Reproduce the material below, renaming every "artificial flower arrangement" as "silk flower arrangement" and leaving all other text as it is.

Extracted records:
+++++

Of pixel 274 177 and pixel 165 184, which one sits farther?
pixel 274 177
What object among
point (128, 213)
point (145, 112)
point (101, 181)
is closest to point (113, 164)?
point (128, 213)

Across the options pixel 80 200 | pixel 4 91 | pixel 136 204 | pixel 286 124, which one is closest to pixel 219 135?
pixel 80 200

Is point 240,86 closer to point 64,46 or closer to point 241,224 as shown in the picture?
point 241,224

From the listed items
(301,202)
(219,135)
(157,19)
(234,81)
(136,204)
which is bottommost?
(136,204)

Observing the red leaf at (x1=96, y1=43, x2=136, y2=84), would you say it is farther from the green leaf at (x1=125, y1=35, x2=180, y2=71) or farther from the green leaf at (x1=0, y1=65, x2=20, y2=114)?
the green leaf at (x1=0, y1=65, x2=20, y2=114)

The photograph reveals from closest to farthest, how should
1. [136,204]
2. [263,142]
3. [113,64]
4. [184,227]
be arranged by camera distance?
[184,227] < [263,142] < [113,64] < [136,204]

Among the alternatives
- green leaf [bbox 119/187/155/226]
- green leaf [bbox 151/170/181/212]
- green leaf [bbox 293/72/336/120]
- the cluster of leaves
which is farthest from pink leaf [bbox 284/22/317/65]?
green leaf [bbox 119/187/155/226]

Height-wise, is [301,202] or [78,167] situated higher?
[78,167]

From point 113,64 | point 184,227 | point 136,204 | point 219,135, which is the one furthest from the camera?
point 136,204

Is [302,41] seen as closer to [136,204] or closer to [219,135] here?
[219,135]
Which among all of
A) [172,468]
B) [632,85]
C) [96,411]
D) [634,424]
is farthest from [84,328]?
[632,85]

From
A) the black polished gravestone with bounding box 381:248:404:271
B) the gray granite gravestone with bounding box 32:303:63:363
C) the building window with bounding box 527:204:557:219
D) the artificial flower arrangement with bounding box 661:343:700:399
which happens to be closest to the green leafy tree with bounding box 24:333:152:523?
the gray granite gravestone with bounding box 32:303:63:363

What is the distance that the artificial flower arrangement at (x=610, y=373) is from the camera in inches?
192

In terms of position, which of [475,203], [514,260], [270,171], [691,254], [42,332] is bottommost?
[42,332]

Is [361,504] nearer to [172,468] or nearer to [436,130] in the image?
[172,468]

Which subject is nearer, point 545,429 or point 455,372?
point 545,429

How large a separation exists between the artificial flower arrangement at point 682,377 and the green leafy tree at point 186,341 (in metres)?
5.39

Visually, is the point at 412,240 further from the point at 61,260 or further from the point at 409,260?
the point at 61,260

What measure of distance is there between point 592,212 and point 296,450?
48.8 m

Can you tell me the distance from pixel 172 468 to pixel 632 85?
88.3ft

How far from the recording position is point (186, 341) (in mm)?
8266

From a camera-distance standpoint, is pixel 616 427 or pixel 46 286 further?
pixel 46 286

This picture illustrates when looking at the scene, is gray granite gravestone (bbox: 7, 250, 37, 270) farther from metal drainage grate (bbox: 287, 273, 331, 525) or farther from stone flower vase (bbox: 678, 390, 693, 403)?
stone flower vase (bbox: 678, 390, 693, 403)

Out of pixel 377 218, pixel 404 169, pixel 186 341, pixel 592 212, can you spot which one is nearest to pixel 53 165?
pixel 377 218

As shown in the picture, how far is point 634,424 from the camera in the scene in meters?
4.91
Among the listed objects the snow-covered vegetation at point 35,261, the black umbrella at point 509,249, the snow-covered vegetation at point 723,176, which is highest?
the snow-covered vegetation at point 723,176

+++++

- _EXERCISE OUTPUT_
Of pixel 274 177 and pixel 165 184, which one sits farther?
pixel 274 177
What object among
point (128, 213)
point (145, 112)
point (101, 181)
is closest to point (113, 164)?
point (128, 213)

Across the options pixel 80 200 | pixel 4 91 | pixel 136 204 | pixel 286 124, which one is closest to pixel 219 135?
pixel 80 200

Is point 240,86 closer to point 64,46 or closer to point 241,224 as shown in the picture?
point 241,224

From the listed items
(301,202)
(219,135)
(157,19)
(234,81)
(136,204)
which is bottommost?
(136,204)

Observing the red leaf at (x1=96, y1=43, x2=136, y2=84), would you say it is farther from the green leaf at (x1=125, y1=35, x2=180, y2=71) or farther from the green leaf at (x1=0, y1=65, x2=20, y2=114)?
the green leaf at (x1=0, y1=65, x2=20, y2=114)

The photograph reveals from closest to farthest, how should
1. [136,204]
2. [263,142]
3. [113,64]
4. [184,227]
be arranged by camera distance?
[184,227] < [263,142] < [113,64] < [136,204]

Among the alternatives
- green leaf [bbox 119/187/155/226]
- green leaf [bbox 151/170/181/212]
- green leaf [bbox 293/72/336/120]
- the cluster of leaves
which is farthest from pink leaf [bbox 284/22/317/65]?
green leaf [bbox 119/187/155/226]

Height-wise, is [301,202] or [78,167] situated higher?
[78,167]

From point 113,64 | point 184,227 | point 136,204 | point 219,135, which is the one furthest from the camera?
point 136,204

Is [302,41] seen as closer to [136,204] or closer to [219,135] here?
[219,135]
Which among all of
A) [172,468]
B) [632,85]
C) [96,411]
D) [634,424]
is farthest from [84,328]?
[632,85]

From
A) the black polished gravestone with bounding box 381:248:404:271
B) the gray granite gravestone with bounding box 32:303:63:363
C) the building window with bounding box 527:204:557:219
D) the silk flower arrangement with bounding box 661:343:700:399
which happens to be closest to the green leafy tree with bounding box 24:333:152:523?
the gray granite gravestone with bounding box 32:303:63:363

What is the distance that the silk flower arrangement at (x=610, y=373) is from the camera in inches?
192

In terms of position, which of [475,203], [514,260], [270,171], [691,254], [42,332] is bottommost?
[42,332]

Is [361,504] nearer to [172,468] or nearer to [436,130] in the image?
[172,468]

Which subject is nearer, point 545,429 or point 455,372?
point 545,429

How large a separation exists between the silk flower arrangement at point 682,377 and the green leafy tree at point 186,341 (in metres)?
5.39

Visually, is the point at 412,240 further from the point at 61,260 or further from the point at 409,260?
the point at 61,260

What measure of distance is there between point 592,212 and point 296,450?
48.8 m

Can you tell me the distance from pixel 172 468 to pixel 632 85?
88.3ft

How far from the recording position is point (186, 341) (in mm)?
8266

From a camera-distance standpoint, is pixel 616 427 or pixel 46 286 further?
pixel 46 286

This picture illustrates when looking at the scene, is gray granite gravestone (bbox: 7, 250, 37, 270) farther from metal drainage grate (bbox: 287, 273, 331, 525) or farther from stone flower vase (bbox: 678, 390, 693, 403)?
stone flower vase (bbox: 678, 390, 693, 403)

Out of pixel 377 218, pixel 404 169, pixel 186 341, pixel 592 212, can you spot which one is nearest to pixel 53 165?
pixel 377 218

As shown in the picture, how far is point 634,424 from the camera in the scene in meters?
4.91
Among the listed objects the snow-covered vegetation at point 35,261, the black umbrella at point 509,249, the snow-covered vegetation at point 723,176, which is highest?
the snow-covered vegetation at point 723,176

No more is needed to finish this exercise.